● TO DO
Reproduce the part of the Charles Buckman Goring text between "- Born: 31 January" and "Memorial Prize (1914)", inclusive, word for word.

*** EXTRACT ***

- Born: 31 January 1870 Penge, Surrey, England
- Died: 5 May 1919 (aged 49) Manchester, Lancashire, England
- Education: University of London, B.Sc. M.D.
- Occupation: Criminologist
- Notable work: The English Convict: a statistical study
- Awards: Weldon Memorial Prize (1914)

= Charles Buckman Goring =

British criminologist (1870–1919)

Charles Buckman Goring (1870–1919) was a pioneer in criminology and author of the influential work The English Convict: a statistical study.

==Life==
He married Katie Winifred Macdonald, a pianist and suffragette, in Paris in 1905. They had two sons, Charles Donald Austin Goring (known as Donald) who died in a motor vehicle accident in Yemen in 1936 and Marius Goring, the stage and screen actor.

He died on 5 May 1919 at his home in Cheetham Hill, Manchester from influenza. He was the Chief Medical Officer at HM Prison Manchester (Strangeways) at the time of his death.

He was highly regarded among those who knew him. His colleague Karl Pearson once said: "The creative mind has the potentiality of poet, artist and scientist within its grasp, and Goring's friends were never very certain in which category to place him."

==The English Convict==
Goring's crowning achievement was The English Convict: A Statistical Study, one of the most comprehensive criminological works of its time. It was first published in 1913, and set out to establish whether there were any significant physical or mental abnormalities among the criminal classes that set them apart from ordinary men, as suggested by Cesare Lombroso. Under the sponsorship of the British government, Goring, assisted by other prison medical officers, as well as Karl Pearson and his staff at the Biometrics Laboratory, collected and analysed data bearing upon 96 traits of each of over 3,000 English convicts. He ultimately concluded that "the physical and mental constitution of both criminal and law-abiding persons, of the same age, stature, class, and intelligence, are identical. There is no such thing as an anthropological criminal type."

He did, however, assert that it is an "indisputable fact that there is a physical, mental, and moral type of normal person who tends to be convicted of crime: that is to say, our evidence conclusively shows that, on average, the criminal of English prisons is markedly differentiated by defective physique - as measured by stature and body weight, by defective mental capacity". Goring went on to argue that one of the three measures in which to combat crime was to "regulate the reproduction of those degrees of constitutional qualities - feeble-minded, inebriety, epilepsy, social instinct, etc".

*** End of EXTRACT ***
*** INFORMATION SUPPLIED ***

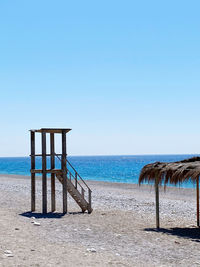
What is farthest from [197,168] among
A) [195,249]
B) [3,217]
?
[3,217]

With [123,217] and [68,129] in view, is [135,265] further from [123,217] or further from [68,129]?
[68,129]

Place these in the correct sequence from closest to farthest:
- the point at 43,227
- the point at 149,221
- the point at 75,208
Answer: the point at 43,227
the point at 149,221
the point at 75,208

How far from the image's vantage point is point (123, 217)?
57.2 feet

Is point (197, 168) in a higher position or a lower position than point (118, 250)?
higher

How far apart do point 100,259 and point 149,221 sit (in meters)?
7.61

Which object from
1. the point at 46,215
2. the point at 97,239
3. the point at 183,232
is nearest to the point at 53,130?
the point at 46,215

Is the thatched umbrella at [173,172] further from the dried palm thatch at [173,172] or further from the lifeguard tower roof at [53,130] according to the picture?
the lifeguard tower roof at [53,130]

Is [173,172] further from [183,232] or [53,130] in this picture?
[53,130]

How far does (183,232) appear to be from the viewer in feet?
45.8

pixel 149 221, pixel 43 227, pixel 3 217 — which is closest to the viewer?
pixel 43 227

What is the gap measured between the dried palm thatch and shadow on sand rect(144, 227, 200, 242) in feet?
5.57

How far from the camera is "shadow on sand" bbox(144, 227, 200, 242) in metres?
13.1

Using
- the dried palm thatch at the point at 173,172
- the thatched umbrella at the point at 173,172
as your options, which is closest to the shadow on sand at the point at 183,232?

*** End of INFORMATION SUPPLIED ***

● PROBLEM SOLUTION
- Born: 31 January 1870 Penge, Surrey, England
- Died: 5 May 1919 (aged 49) Manchester, Lancashire, England
- Education: University of London, B.Sc. M.D.
- Occupation: Criminologist
- Notable work: The English Convict: a statistical study
- Awards: Weldon Memorial Prize (1914)